Tuesday, November 24, 2009

The Stans - Kazakhstan & Uzbekistan

The Stans were originally the highlight of our Bordertrekkers trip. Unfortunately due to G's father illness and her 5.5 week stay in Germany it got drastically reduced to just a week in Almaty (Kazakhstan) and a short 2 week round trip through Uzbekistan. Nevertheless, G&T obviously were really happy to continue their trip and The Stans presented us with some true marvels:

First of all, after nearly three months of Chinese (vegetable) food, Almaty in Uzbekistan was such a welcoming change for T that he had a meet shashlik extravaganza at least twice a day. The Kazakh do know how to do a good skewer of meet and also have great beer to accompany it (Derbes). Apart from that (and the abundance of well dressed Kazakh women), I found Almaty surprisingly boring with typical Soviet style architecture dominating the streets and no real city centre to do people watching. Venturing outside the city, some amazing sites are within a day trip distance from Almaty: First of all Chimbulak, a ski resort, where snow capped mountains can be seen even in summer. And secondly Charyn Canyon, the Grand Canyon of Kazakhstan which with its deep gorges and steep red rocks it does look as impressive as its American counterpart.

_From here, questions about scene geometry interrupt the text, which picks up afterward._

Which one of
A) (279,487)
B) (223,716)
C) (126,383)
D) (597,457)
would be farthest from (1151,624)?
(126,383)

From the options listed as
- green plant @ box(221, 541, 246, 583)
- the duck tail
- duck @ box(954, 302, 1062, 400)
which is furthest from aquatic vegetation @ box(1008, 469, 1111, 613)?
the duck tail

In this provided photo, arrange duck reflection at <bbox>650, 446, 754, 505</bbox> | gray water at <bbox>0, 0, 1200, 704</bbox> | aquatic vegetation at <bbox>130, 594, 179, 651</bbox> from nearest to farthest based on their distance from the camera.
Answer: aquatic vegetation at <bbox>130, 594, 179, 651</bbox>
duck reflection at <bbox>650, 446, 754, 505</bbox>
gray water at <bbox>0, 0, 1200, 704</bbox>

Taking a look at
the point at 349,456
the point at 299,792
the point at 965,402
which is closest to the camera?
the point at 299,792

Arriving in Tashkent, Uzbekistan, felt like leaving Asia and entering the Middle East. Huge Islamic bazaars and mosques as opposed to Soviet style basilicas, Muslim women dress code as opposed to Western style fashion, more Uzbek language as opposed to just Russian.

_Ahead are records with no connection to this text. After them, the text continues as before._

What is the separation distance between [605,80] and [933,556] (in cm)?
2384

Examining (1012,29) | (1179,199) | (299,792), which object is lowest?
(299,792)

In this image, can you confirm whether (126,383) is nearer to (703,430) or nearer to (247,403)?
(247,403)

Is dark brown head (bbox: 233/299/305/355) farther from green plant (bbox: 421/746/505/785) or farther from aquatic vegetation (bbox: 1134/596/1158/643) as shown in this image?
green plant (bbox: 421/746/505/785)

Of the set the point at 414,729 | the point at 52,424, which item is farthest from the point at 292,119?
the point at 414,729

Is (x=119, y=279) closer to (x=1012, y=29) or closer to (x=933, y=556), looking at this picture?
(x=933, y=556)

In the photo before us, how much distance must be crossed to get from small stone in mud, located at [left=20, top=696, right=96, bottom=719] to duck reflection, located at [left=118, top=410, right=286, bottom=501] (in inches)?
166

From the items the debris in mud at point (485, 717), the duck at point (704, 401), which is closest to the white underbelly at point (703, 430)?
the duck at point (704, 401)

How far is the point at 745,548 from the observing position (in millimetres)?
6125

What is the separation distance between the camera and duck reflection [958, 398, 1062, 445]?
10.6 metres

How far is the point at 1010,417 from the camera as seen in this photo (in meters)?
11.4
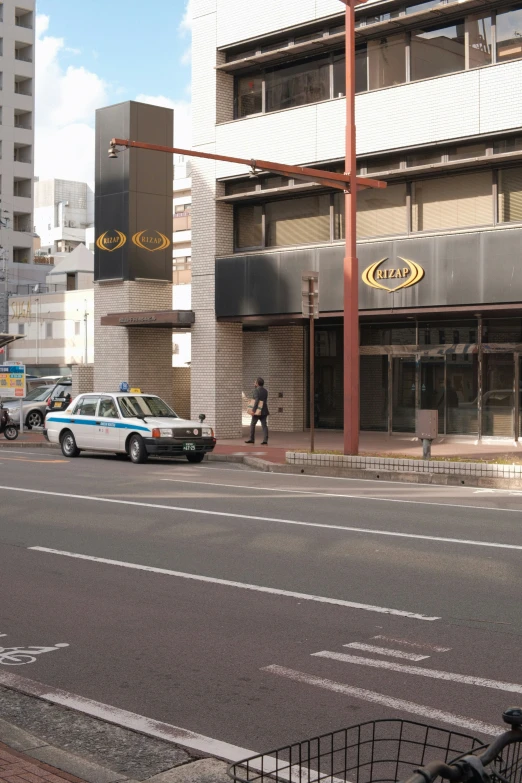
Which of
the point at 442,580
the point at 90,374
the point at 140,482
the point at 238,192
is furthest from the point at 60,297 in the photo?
the point at 442,580

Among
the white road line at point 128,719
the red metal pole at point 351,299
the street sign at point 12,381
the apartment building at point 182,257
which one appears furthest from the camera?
the apartment building at point 182,257

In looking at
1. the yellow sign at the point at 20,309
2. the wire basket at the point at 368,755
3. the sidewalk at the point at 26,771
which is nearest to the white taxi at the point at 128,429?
the wire basket at the point at 368,755

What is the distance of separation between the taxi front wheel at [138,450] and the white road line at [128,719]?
16.2 m

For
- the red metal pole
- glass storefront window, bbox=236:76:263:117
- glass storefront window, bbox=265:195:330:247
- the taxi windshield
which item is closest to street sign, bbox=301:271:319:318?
the red metal pole

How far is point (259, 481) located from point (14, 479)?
4.40m

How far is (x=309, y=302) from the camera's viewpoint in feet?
71.2

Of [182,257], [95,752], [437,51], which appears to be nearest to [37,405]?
[437,51]

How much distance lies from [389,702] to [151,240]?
26.6m

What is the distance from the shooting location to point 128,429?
75.3 ft

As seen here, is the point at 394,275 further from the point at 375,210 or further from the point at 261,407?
the point at 261,407

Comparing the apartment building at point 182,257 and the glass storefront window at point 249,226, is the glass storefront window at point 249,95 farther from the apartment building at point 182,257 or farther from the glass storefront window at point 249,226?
the apartment building at point 182,257

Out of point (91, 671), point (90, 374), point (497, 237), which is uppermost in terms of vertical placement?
point (497, 237)

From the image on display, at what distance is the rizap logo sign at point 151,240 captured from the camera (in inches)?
1222

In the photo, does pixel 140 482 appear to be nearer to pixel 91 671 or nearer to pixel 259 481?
pixel 259 481
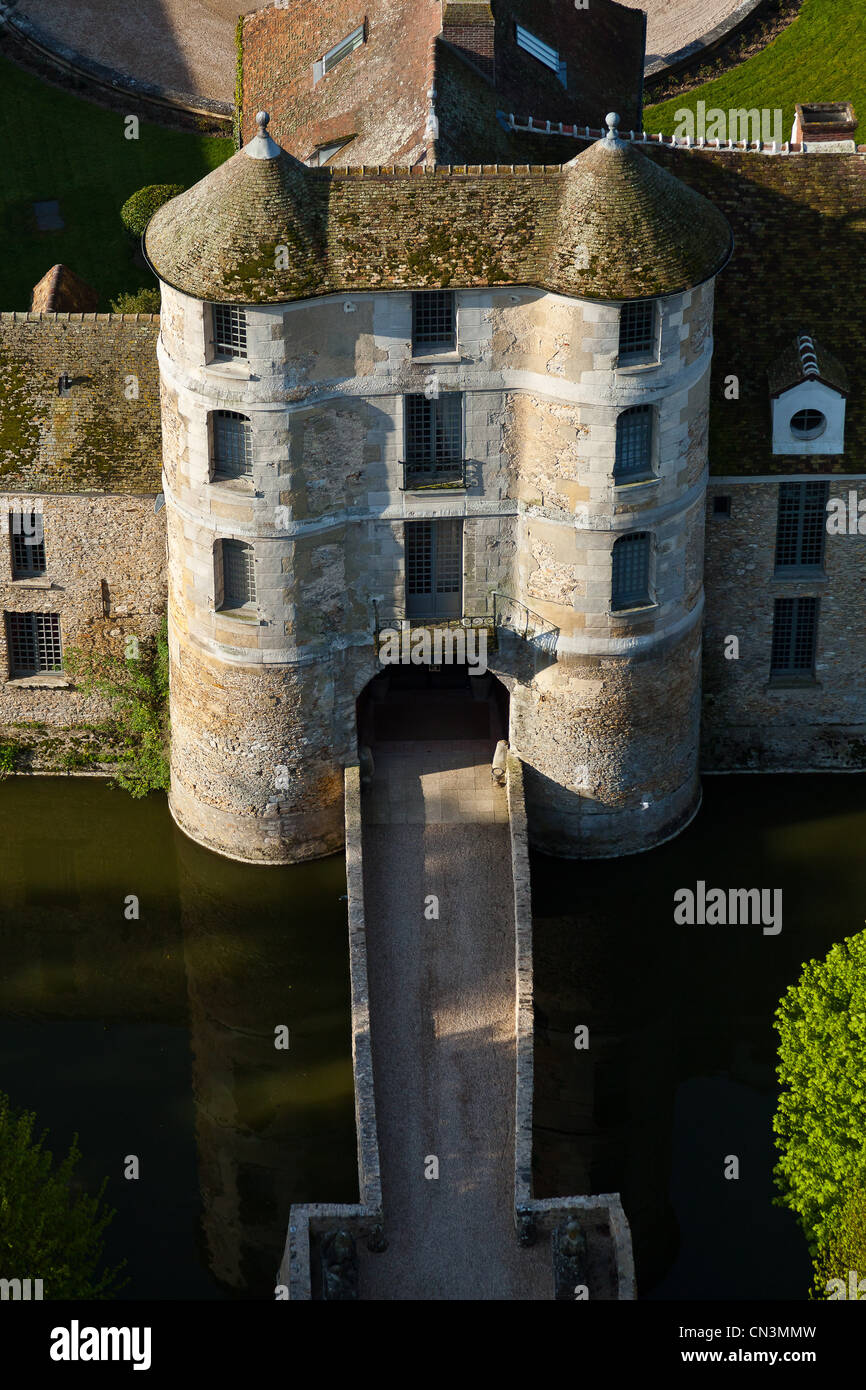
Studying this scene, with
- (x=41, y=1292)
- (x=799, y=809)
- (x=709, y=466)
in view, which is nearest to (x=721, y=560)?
(x=709, y=466)

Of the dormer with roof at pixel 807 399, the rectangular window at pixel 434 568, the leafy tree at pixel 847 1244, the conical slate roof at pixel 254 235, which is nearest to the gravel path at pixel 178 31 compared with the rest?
the dormer with roof at pixel 807 399

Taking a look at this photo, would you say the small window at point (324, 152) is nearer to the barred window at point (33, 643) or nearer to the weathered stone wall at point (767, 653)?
the weathered stone wall at point (767, 653)

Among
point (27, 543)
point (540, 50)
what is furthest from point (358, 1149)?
point (540, 50)

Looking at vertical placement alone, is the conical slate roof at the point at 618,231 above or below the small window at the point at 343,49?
below

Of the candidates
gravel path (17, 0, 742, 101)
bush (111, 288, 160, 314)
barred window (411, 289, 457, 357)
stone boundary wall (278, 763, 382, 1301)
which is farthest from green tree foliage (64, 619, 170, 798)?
gravel path (17, 0, 742, 101)

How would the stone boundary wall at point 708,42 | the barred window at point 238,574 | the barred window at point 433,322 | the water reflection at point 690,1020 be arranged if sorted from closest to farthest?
the water reflection at point 690,1020
the barred window at point 433,322
the barred window at point 238,574
the stone boundary wall at point 708,42
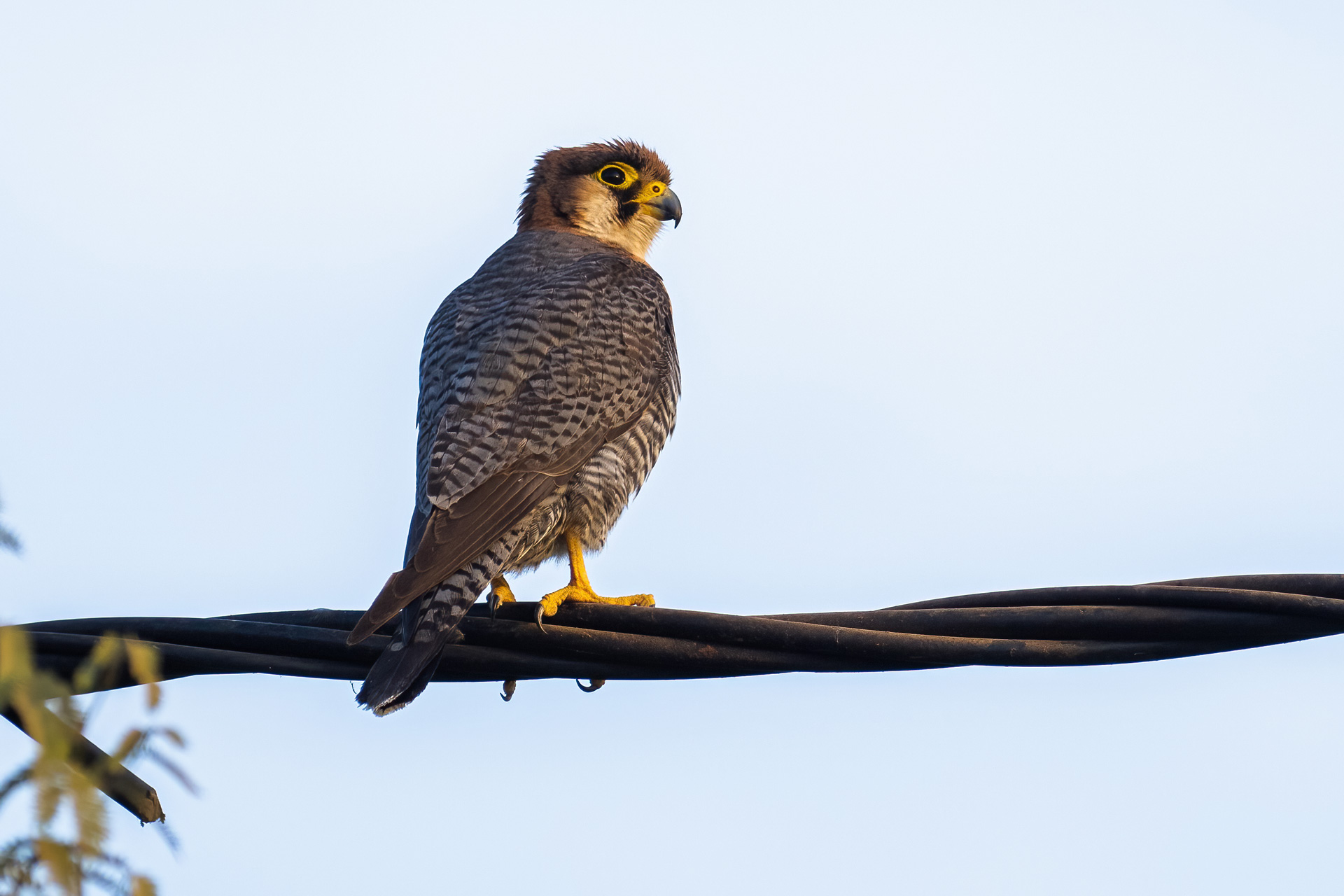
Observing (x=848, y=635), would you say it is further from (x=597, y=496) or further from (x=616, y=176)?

After finally meeting G at the airport in Tashkent, the two of us went on a "Arabian Nights" / "1001 Nacht" trip through the ancient cities of Khiva, Bukhara, and Samarkand with a side excursion to the horrible environmental disaster site of the Aral sea. All three cities were scattered with old mosques and medressas (Islamic schools) dating back to the 13th century (after the Mongols left most of Central Asia destroyed). All buildings were true marvels of old times and had beautiful tile work on display, mostly held in blue colours. However, due to a keen renovation government programme, most of the old buildings were a bit over renovated and quite often it was hard to imagine that the site in front of us dated back nearly thousand years. Somehow it felt like walking within a giant museum rather than a living old town. Nevertheless, all buildings were very impressive and Bordertrekkers recommend Uzbekistan as a travel destination (G more than T).

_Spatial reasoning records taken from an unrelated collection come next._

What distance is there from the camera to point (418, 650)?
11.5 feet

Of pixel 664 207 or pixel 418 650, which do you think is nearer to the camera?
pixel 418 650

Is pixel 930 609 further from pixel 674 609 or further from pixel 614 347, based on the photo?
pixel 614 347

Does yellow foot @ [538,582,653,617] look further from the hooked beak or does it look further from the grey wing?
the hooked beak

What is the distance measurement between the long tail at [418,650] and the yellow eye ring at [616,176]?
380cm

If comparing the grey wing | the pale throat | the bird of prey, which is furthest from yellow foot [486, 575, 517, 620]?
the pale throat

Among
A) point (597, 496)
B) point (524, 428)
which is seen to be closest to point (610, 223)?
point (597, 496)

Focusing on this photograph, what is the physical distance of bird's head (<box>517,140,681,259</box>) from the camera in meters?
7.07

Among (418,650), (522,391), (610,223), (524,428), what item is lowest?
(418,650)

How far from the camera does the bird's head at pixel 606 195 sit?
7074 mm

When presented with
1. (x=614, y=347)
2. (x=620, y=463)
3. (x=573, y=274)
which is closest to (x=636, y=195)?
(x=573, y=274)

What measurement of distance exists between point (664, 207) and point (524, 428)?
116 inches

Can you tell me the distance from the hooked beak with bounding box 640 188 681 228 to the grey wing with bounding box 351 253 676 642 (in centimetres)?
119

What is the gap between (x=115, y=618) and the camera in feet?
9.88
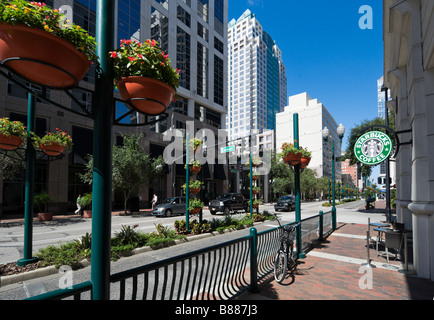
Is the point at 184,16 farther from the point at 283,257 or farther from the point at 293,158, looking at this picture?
the point at 283,257

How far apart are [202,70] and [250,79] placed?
89.1 meters

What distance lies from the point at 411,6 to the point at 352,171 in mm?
171873

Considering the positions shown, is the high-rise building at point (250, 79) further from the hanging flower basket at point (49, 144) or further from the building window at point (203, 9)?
the hanging flower basket at point (49, 144)

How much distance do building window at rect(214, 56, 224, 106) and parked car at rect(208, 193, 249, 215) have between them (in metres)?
22.1

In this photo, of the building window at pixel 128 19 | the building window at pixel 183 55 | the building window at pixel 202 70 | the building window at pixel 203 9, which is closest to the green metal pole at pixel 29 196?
the building window at pixel 128 19

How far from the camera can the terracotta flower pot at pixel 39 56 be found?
1547 millimetres

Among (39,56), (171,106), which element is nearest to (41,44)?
(39,56)

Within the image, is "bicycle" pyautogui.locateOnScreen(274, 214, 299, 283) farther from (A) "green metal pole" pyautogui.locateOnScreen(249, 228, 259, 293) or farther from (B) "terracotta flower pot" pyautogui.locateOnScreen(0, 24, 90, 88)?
(B) "terracotta flower pot" pyautogui.locateOnScreen(0, 24, 90, 88)

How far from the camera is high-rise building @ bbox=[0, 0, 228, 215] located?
19203mm

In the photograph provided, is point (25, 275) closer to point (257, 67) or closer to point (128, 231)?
point (128, 231)

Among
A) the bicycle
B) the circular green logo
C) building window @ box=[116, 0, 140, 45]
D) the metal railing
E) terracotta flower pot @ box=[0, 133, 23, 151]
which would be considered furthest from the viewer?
building window @ box=[116, 0, 140, 45]

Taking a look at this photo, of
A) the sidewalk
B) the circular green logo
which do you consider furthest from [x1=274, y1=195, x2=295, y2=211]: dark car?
the circular green logo

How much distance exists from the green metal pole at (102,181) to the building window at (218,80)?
38.0 meters

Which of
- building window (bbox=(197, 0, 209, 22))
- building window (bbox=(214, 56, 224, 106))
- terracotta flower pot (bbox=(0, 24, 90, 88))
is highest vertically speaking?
building window (bbox=(197, 0, 209, 22))
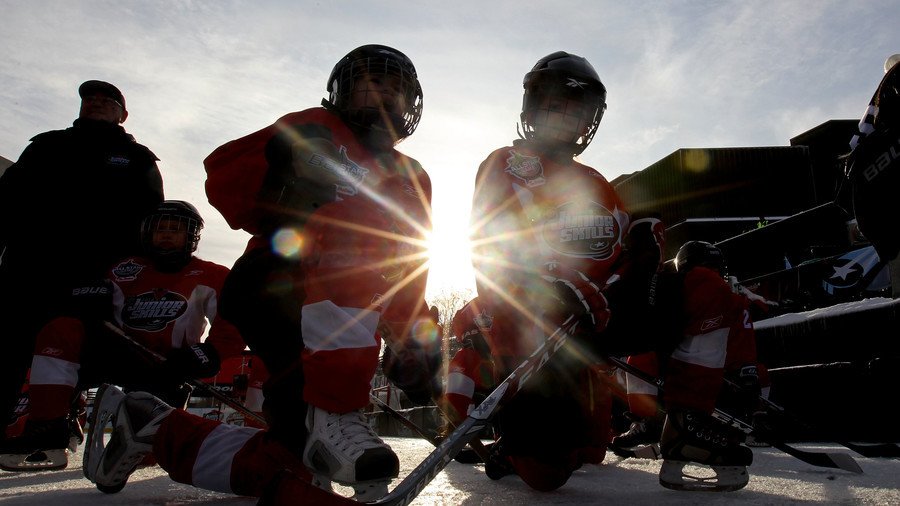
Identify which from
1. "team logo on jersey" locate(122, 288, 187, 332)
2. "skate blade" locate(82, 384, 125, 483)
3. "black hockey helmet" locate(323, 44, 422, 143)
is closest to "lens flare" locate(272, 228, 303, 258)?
"black hockey helmet" locate(323, 44, 422, 143)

A welcoming change to old buildings although quite daunting was the trip to a desert landscape formerly known as Aral Sea. A too ambitious Soviet project to grow cotton in a desert lead to an impressively complex irrigation system all over Uzbekistan, but also to a disastrous disappearing of the lake and many related health problems for the people living there. We visited the fishing village of Moynak where old fishing ships are stranded on sand. Apparently, since the start of the cotton project in the 60s, water levels fell by 18 meters and the lake has declined to 10% of it original size!!

So ... The Stans fascinated us enough to put them on the list of potential destinations in the future, but we will make sure to come in summer (when it's warm) and seriously brush up our Russian (as communication without Russian is difficult).